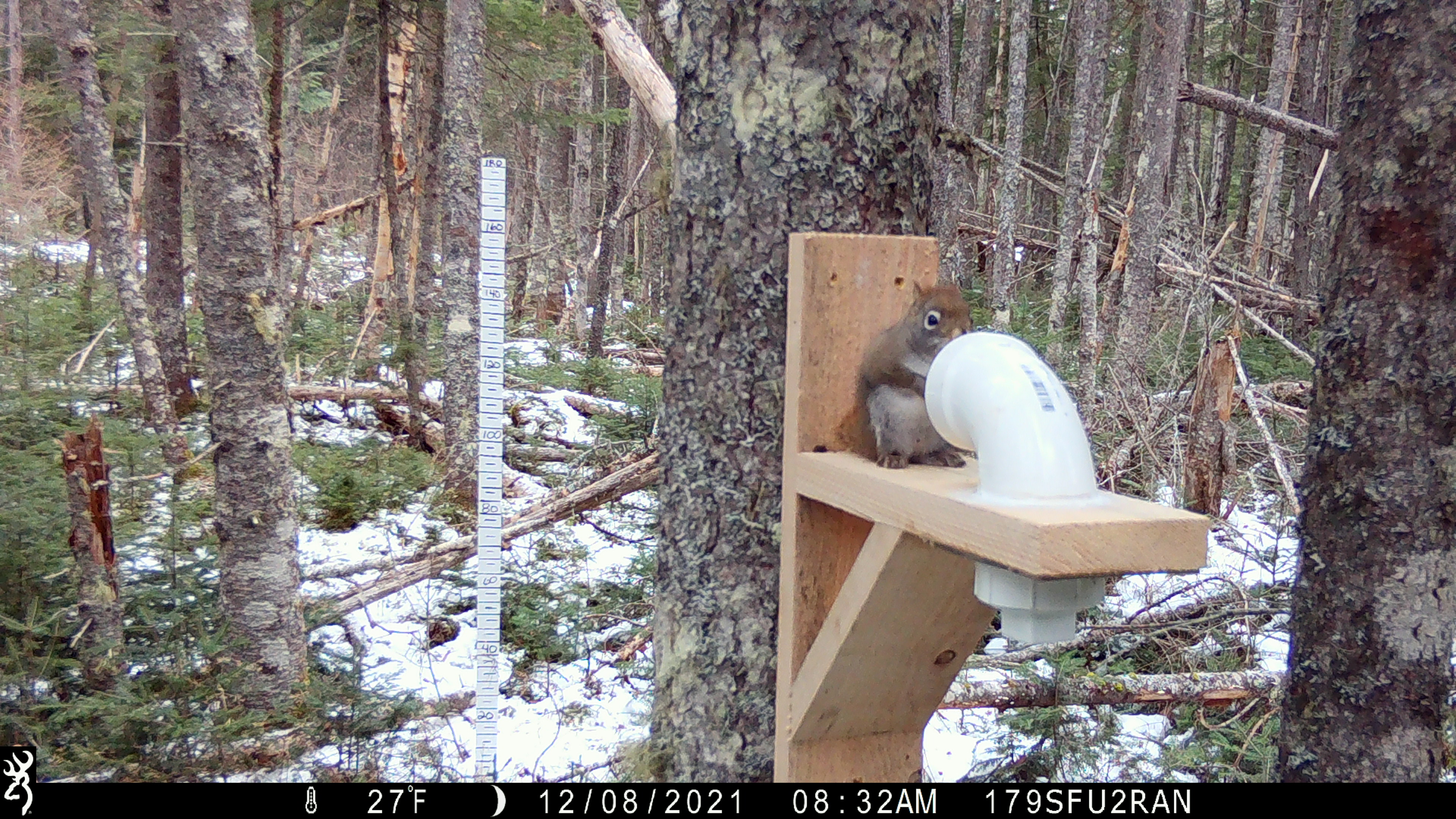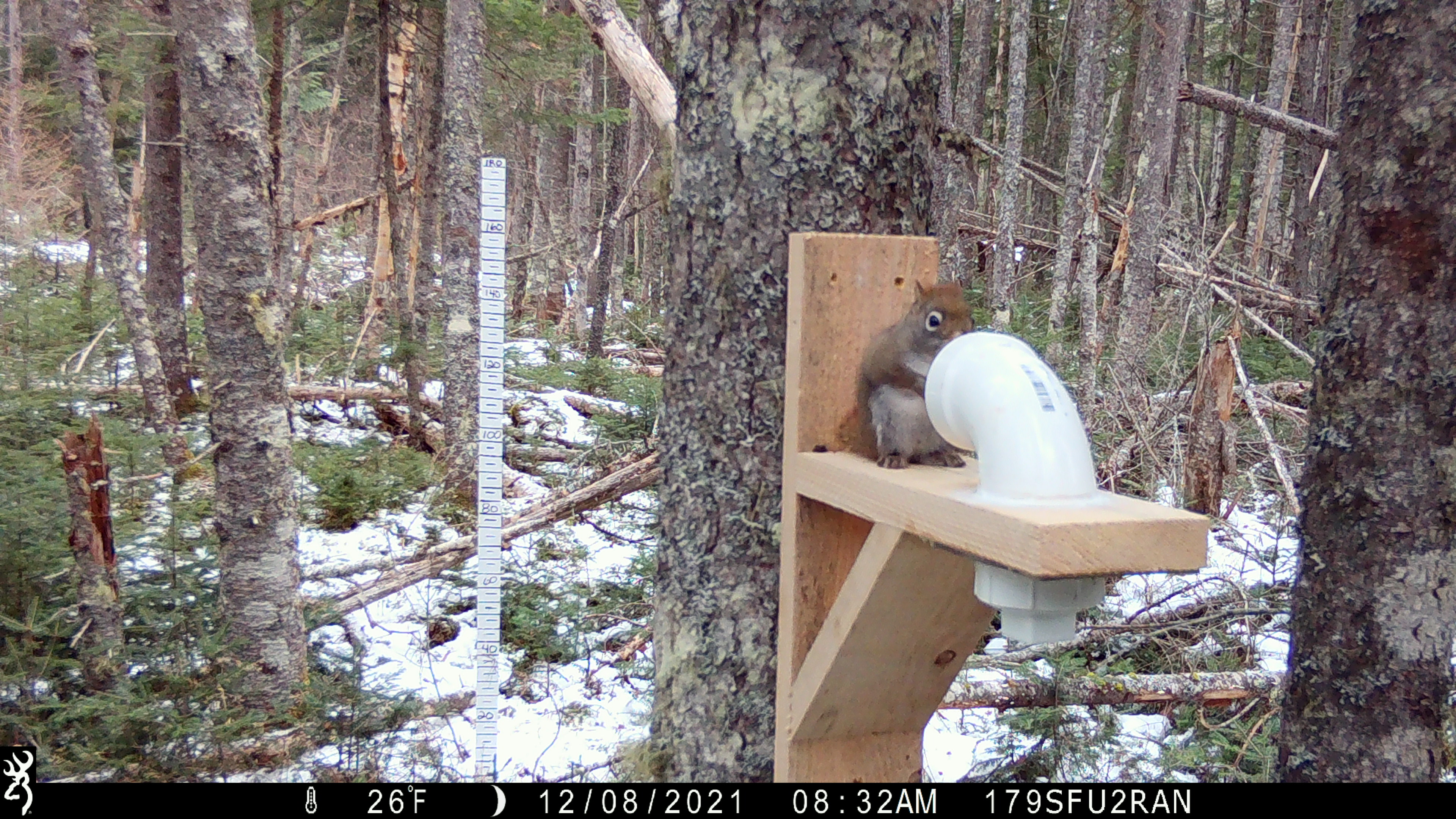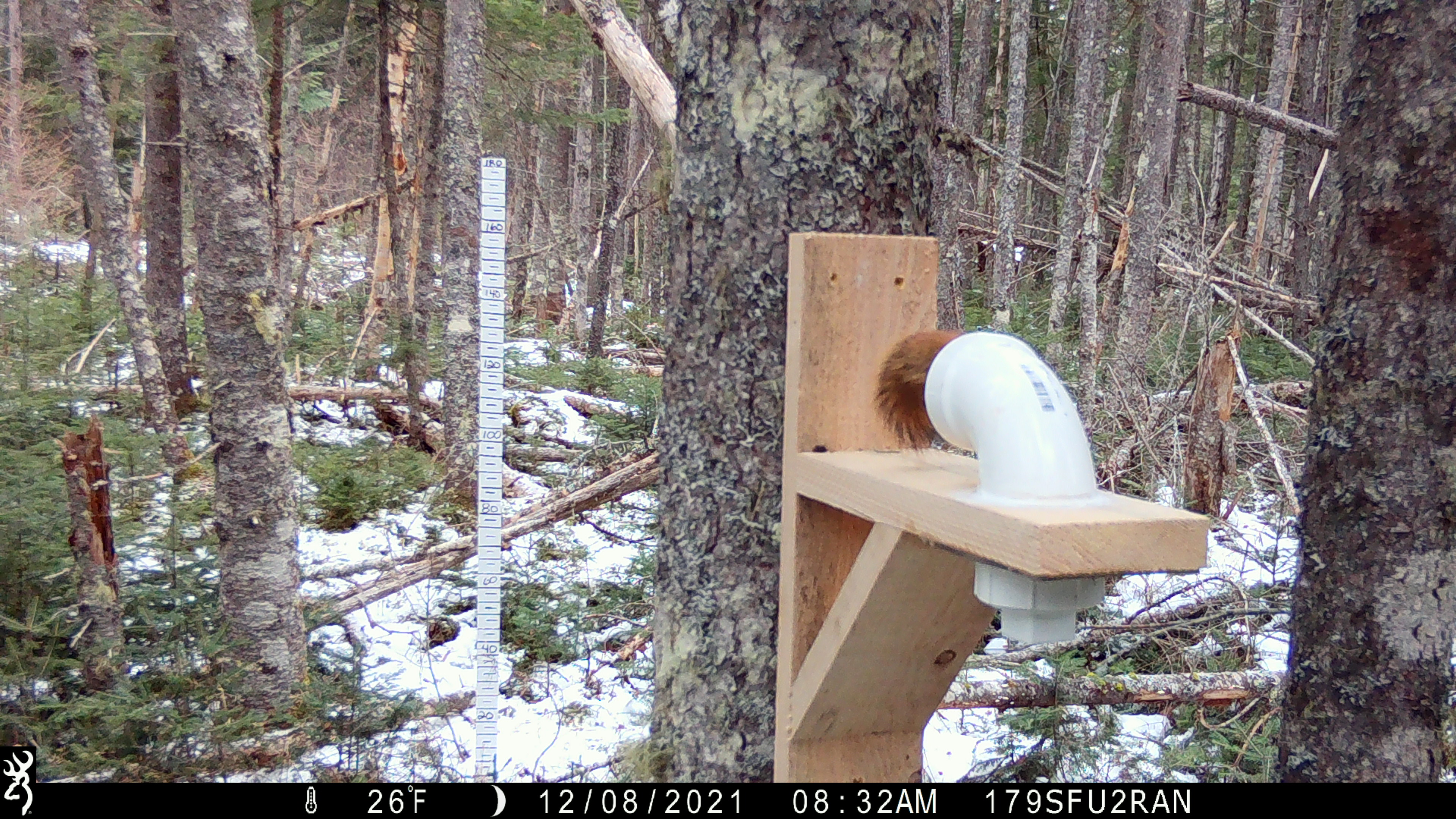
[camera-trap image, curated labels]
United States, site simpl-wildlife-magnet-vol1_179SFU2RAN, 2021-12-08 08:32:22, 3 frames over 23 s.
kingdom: Animalia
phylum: Chordata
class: Mammalia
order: Rodentia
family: Sciuridae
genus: Tamiasciurus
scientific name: Tamiasciurus hudsonicus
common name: red squirrel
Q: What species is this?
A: Red squirrel (Tamiasciurus hudsonicus).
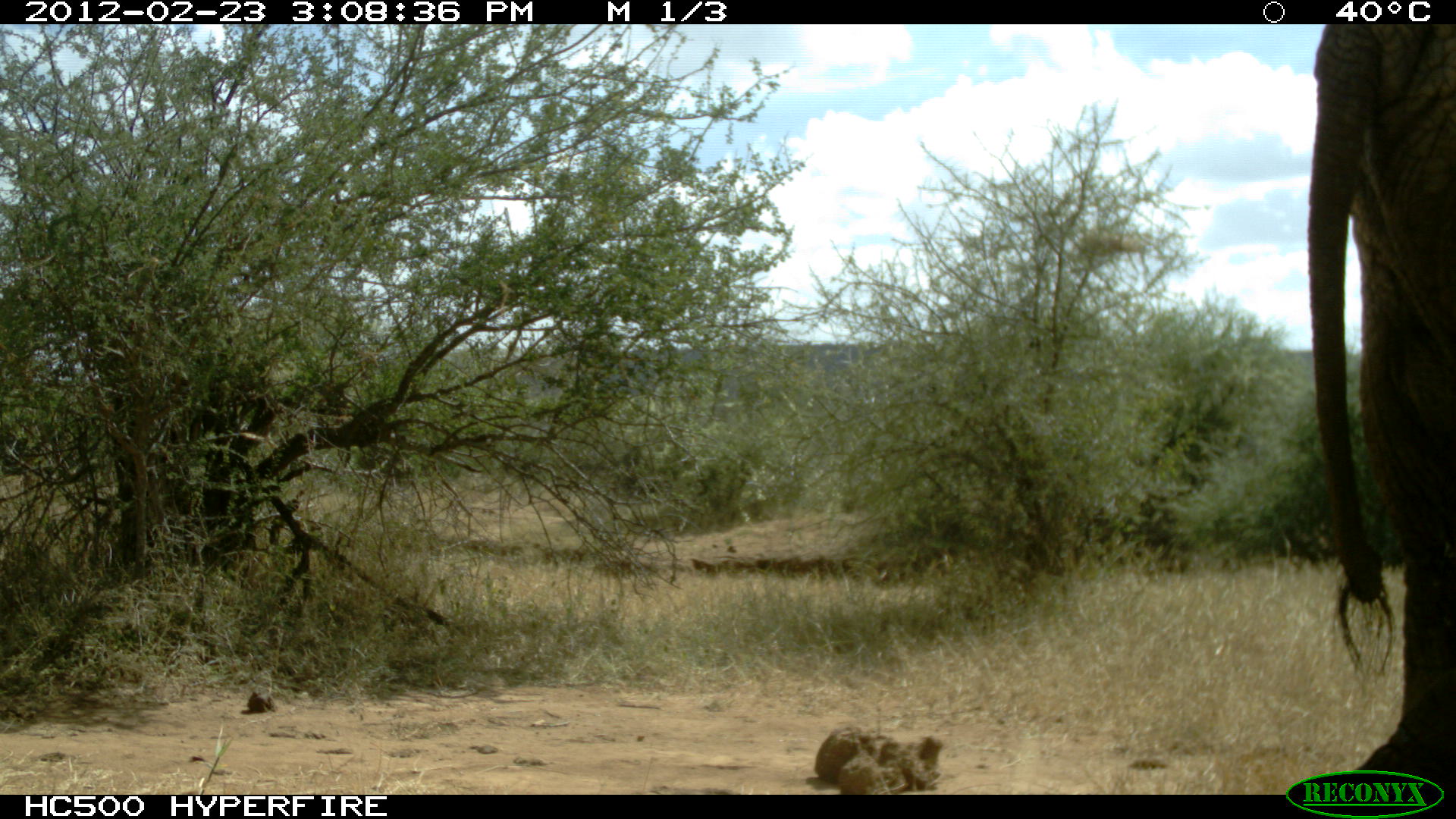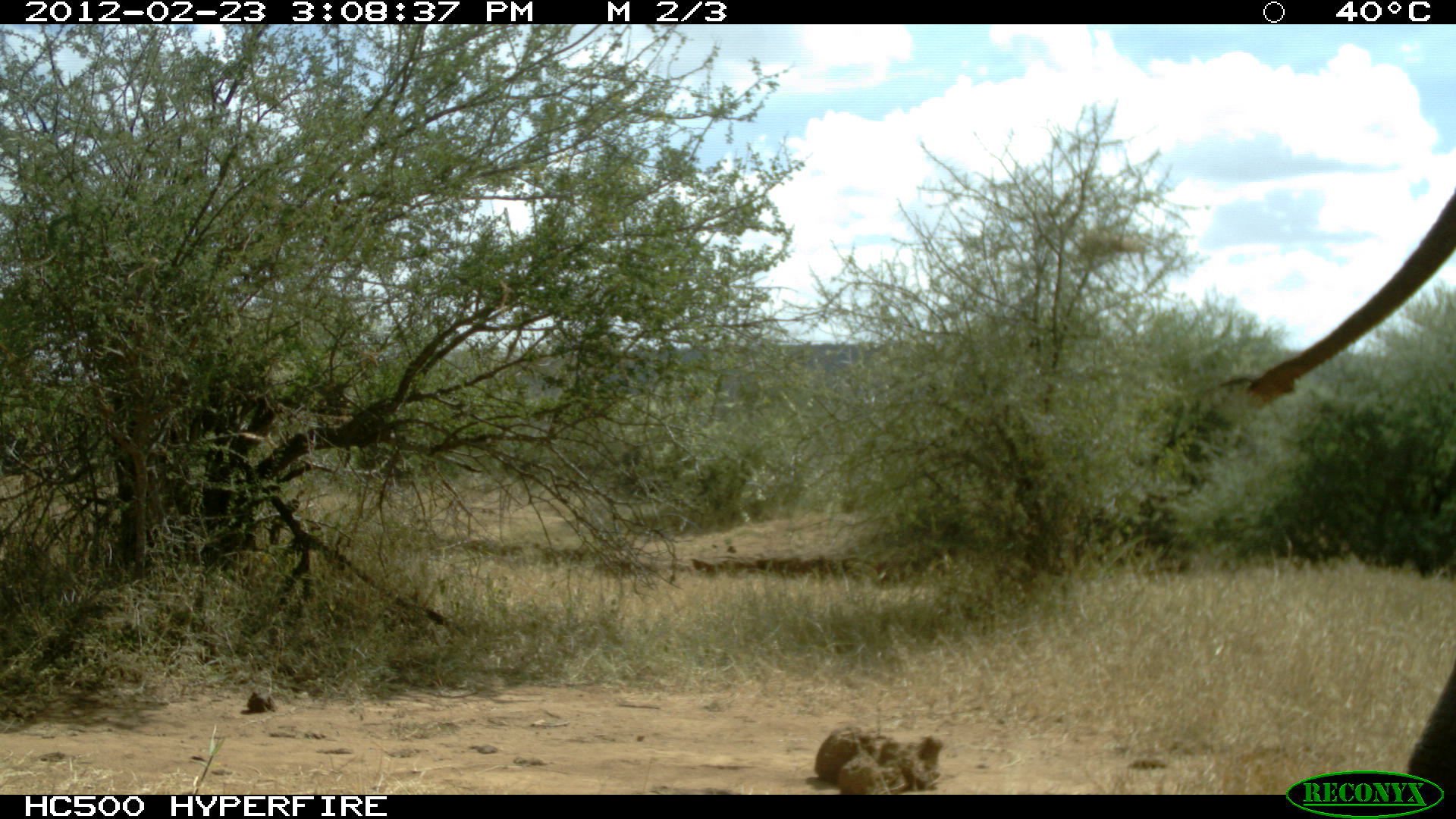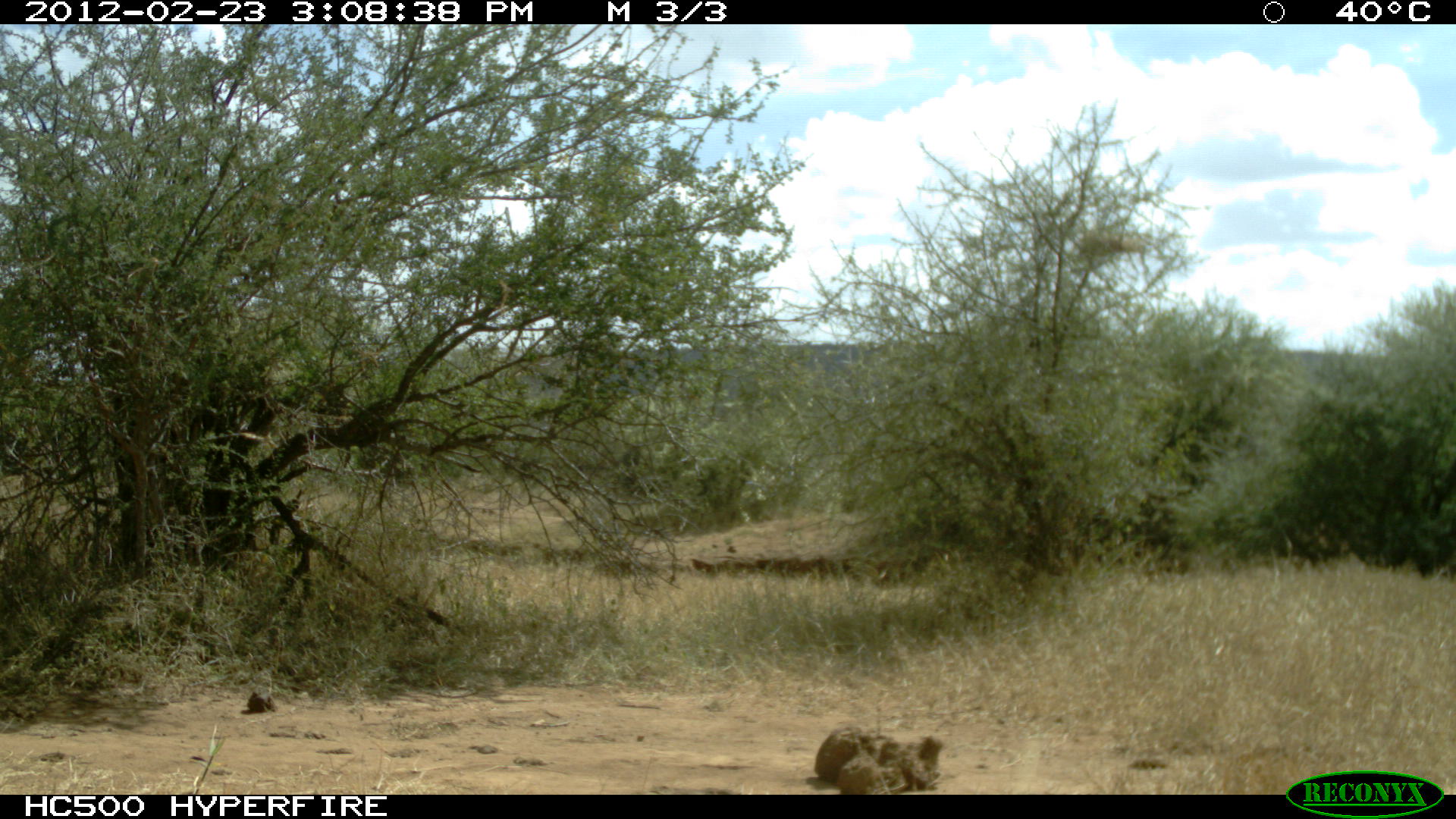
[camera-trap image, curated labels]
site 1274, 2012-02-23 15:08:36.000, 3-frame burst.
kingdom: Animalia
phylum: Chordata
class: Mammalia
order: Proboscidea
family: Elephantidae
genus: Loxodonta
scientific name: Loxodonta africana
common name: african bush elephant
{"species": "Loxodonta africana (african bush elephant)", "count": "1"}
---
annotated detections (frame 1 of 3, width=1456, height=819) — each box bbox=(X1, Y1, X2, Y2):
loxodonta africana: bbox=(1301, 23, 1455, 785)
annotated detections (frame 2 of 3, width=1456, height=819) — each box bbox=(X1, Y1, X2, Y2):
loxodonta africana: bbox=(1241, 184, 1456, 791)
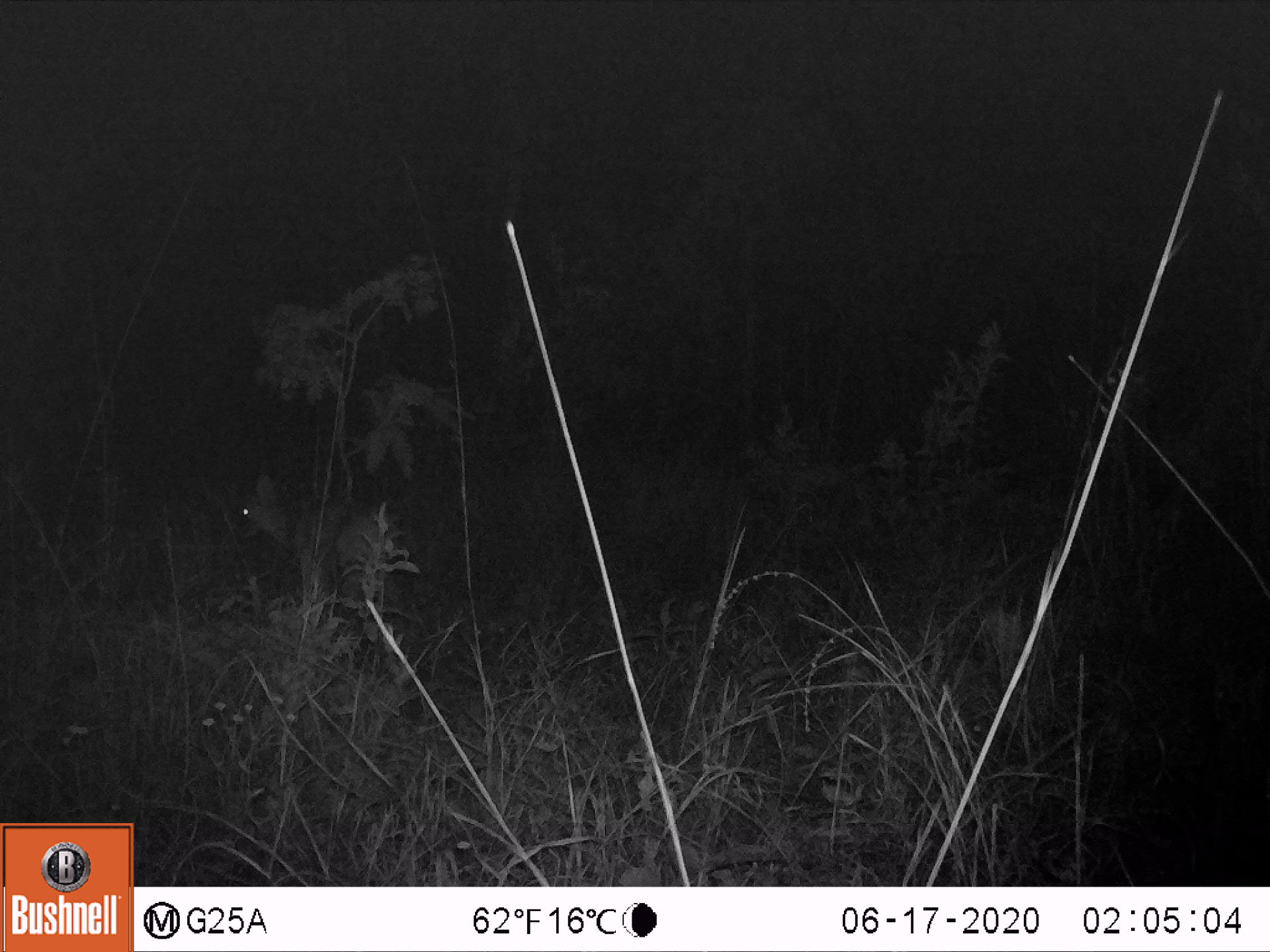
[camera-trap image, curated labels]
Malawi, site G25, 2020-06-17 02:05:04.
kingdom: Animalia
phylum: Chordata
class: Mammalia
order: Artiodactyla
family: Bovidae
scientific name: Antilopinae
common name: small antelope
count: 1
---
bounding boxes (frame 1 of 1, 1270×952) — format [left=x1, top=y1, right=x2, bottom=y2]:
small antelope: [left=218, top=464, right=422, bottom=625]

YOUR GOAL: Copy the entries above faithfully and omit every image.

TASK RESULT:
[camera-trap image, curated labels]
United States, site simpl-wildlife-magnet-vol1_179SFU2RAN, 2021-12-08 08:32:22, 3 frames over 23 s.
kingdom: Animalia
phylum: Chordata
class: Mammalia
order: Rodentia
family: Sciuridae
genus: Tamiasciurus
scientific name: Tamiasciurus hudsonicus
common name: red squirrel
Q: What species is this?
A: Red squirrel (Tamiasciurus hudsonicus).
[camera-trap image, curated labels]
site 1274, 2012-02-23 15:08:36.000, 3-frame burst.
kingdom: Animalia
phylum: Chordata
class: Mammalia
order: Proboscidea
family: Elephantidae
genus: Loxodonta
scientific name: Loxodonta africana
common name: african bush elephant
{"species": "Loxodonta africana (african bush elephant)", "count": "1"}
---
annotated detections (frame 1 of 3, width=1456, height=819) — each box bbox=(X1, Y1, X2, Y2):
loxodonta africana: bbox=(1301, 23, 1455, 785)
annotated detections (frame 2 of 3, width=1456, height=819) — each box bbox=(X1, Y1, X2, Y2):
loxodonta africana: bbox=(1241, 184, 1456, 791)
[camera-trap image, curated labels]
Malawi, site G25, 2020-06-17 02:05:04.
kingdom: Animalia
phylum: Chordata
class: Mammalia
order: Artiodactyla
family: Bovidae
scientific name: Antilopinae
common name: small antelope
count: 1
---
bounding boxes (frame 1 of 1, 1270×952) — format [left=x1, top=y1, right=x2, bottom=y2]:
small antelope: [left=218, top=464, right=422, bottom=625]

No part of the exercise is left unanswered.